Task prompt: Copy out the records below word for word, leaving out the pictures.
>> begin Task data
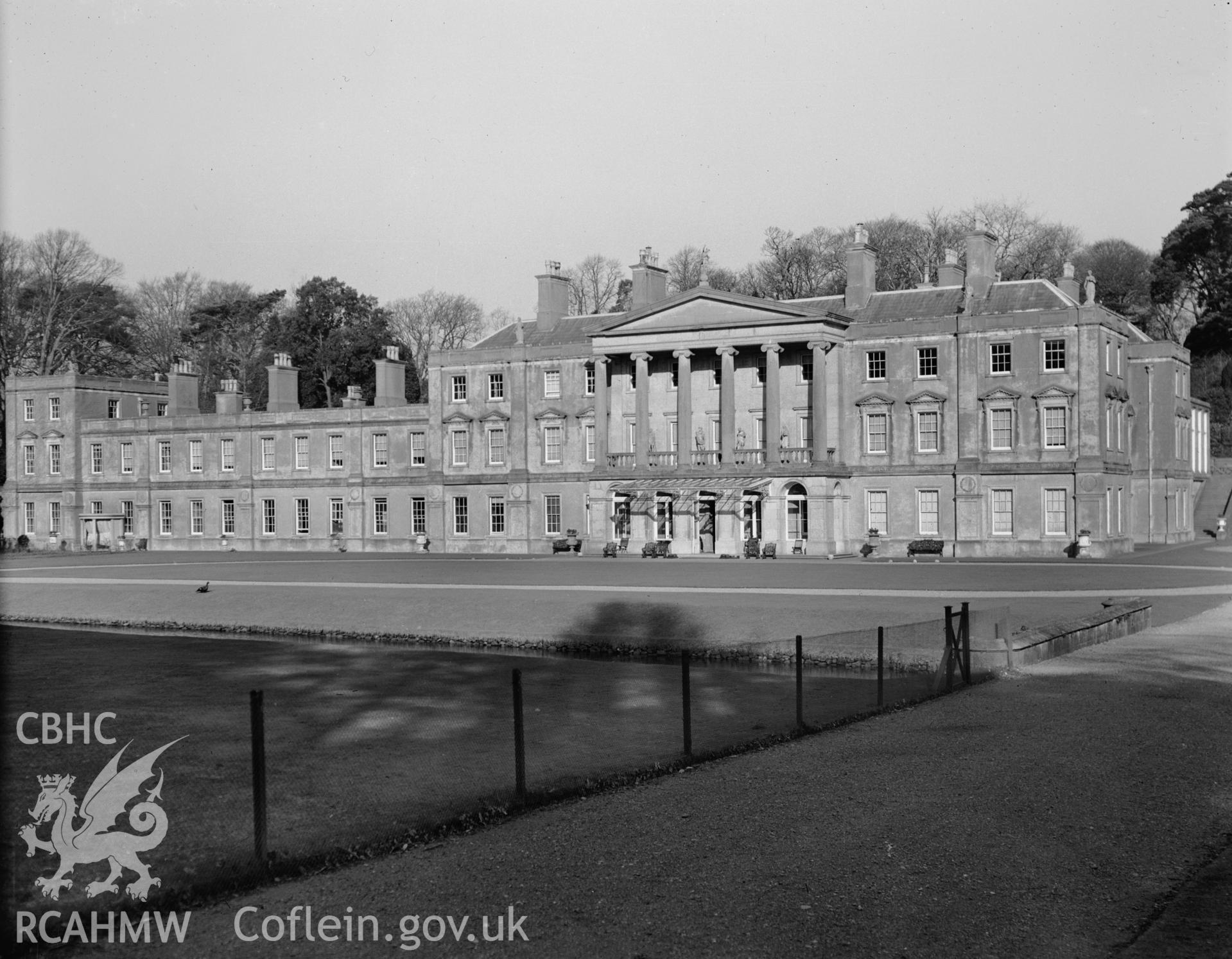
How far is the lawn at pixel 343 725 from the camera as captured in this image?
10.1 m

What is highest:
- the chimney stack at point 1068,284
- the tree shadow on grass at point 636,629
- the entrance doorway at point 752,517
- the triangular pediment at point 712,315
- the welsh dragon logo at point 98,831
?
the chimney stack at point 1068,284

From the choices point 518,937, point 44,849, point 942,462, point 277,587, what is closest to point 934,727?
point 518,937

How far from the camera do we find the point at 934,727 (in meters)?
14.4

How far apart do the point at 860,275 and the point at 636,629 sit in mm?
35409

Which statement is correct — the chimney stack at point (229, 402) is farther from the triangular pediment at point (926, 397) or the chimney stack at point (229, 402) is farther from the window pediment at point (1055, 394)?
the window pediment at point (1055, 394)

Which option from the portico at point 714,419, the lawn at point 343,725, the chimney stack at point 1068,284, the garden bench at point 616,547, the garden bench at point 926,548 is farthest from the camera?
the chimney stack at point 1068,284

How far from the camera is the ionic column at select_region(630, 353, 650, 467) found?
5891cm

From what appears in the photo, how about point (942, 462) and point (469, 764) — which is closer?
point (469, 764)

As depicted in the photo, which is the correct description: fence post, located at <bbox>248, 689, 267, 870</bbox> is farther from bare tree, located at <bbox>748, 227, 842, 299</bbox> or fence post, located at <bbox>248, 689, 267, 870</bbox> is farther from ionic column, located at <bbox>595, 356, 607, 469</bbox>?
bare tree, located at <bbox>748, 227, 842, 299</bbox>

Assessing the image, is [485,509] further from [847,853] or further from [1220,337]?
[847,853]

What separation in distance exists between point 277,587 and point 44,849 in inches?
1106

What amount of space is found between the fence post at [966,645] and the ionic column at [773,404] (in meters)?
37.2

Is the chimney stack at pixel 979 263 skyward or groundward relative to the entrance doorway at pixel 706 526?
skyward

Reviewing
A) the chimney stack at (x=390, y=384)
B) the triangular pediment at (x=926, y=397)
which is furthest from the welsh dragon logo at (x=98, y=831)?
the chimney stack at (x=390, y=384)
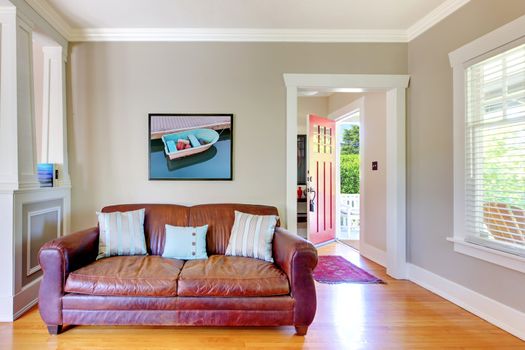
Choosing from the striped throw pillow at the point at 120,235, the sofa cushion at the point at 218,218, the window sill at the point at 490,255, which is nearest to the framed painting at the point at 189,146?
the sofa cushion at the point at 218,218

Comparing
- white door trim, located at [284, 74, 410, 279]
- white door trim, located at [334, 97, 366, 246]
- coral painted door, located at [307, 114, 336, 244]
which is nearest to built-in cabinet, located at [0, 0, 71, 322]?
white door trim, located at [284, 74, 410, 279]

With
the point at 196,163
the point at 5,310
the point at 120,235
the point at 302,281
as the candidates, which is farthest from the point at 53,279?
the point at 302,281

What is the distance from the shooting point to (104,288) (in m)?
1.96

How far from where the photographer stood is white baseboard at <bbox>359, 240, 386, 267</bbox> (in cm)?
372

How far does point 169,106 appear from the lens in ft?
10.1

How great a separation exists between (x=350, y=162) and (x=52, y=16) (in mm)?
5493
>> end Task data
Exercise response:
How far is the lawn at pixel 343 725 from the camera as captured in this image?
10.1 m

What is highest:
- the chimney stack at point 1068,284
- the tree shadow on grass at point 636,629
- the entrance doorway at point 752,517
- the triangular pediment at point 712,315
- the welsh dragon logo at point 98,831
?
the chimney stack at point 1068,284

From the choices point 518,937, point 44,849, point 942,462, point 277,587, what is closest to point 934,727?
point 518,937

How far from the camera do we find the point at 934,727 (in meters)?
14.4

How far apart do the point at 860,275 and the point at 636,629 sit in mm?
35409

Which statement is correct — the chimney stack at point (229, 402) is farther from the triangular pediment at point (926, 397) or the chimney stack at point (229, 402) is farther from the window pediment at point (1055, 394)?
the window pediment at point (1055, 394)

Which option from the portico at point 714,419, the lawn at point 343,725, the chimney stack at point 1068,284, the garden bench at point 616,547, the garden bench at point 926,548 is farthest from the camera?
the chimney stack at point 1068,284

How far from the camera is the ionic column at select_region(630, 353, 650, 467) found?
5891cm

From what appears in the photo, how about point (942, 462) and point (469, 764) — which is closer?
point (469, 764)

As depicted in the photo, which is the correct description: fence post, located at <bbox>248, 689, 267, 870</bbox> is farther from bare tree, located at <bbox>748, 227, 842, 299</bbox> or fence post, located at <bbox>248, 689, 267, 870</bbox> is farther from ionic column, located at <bbox>595, 356, 607, 469</bbox>?
bare tree, located at <bbox>748, 227, 842, 299</bbox>

Assessing the image, is [485,509] further from [847,853] or further from [1220,337]?
[847,853]

What separation in distance exists between point 277,587 and point 44,849 in inches?
1106

What amount of space is found between the fence post at [966,645] and the ionic column at [773,404] (in meters)?
37.2

Is the chimney stack at pixel 979 263 skyward or groundward relative to the entrance doorway at pixel 706 526?
skyward

Reviewing
A) the chimney stack at (x=390, y=384)
B) the triangular pediment at (x=926, y=397)
which is furthest from the welsh dragon logo at (x=98, y=831)?
the chimney stack at (x=390, y=384)
Choosing from the striped throw pillow at the point at 120,235, the sofa cushion at the point at 218,218, the window sill at the point at 490,255, which is nearest to the framed painting at the point at 189,146?
the sofa cushion at the point at 218,218

Comparing
- white door trim, located at [284, 74, 410, 279]
- white door trim, located at [334, 97, 366, 246]
- coral painted door, located at [307, 114, 336, 244]
which is nearest to built-in cabinet, located at [0, 0, 71, 322]?
white door trim, located at [284, 74, 410, 279]

With
the point at 196,163
the point at 5,310
the point at 120,235
the point at 302,281
as the candidates, which is farthest from the point at 53,279?
the point at 302,281

What is the distance from the shooting point to (104,288) (in m)?
1.96

How far from where the photographer stood is white baseboard at <bbox>359, 240, 386, 267</bbox> (in cm)?
372

How far does point 169,106 appear from the lens in ft?
10.1

How great a separation exists between (x=350, y=162) and (x=52, y=16) (in mm)?
5493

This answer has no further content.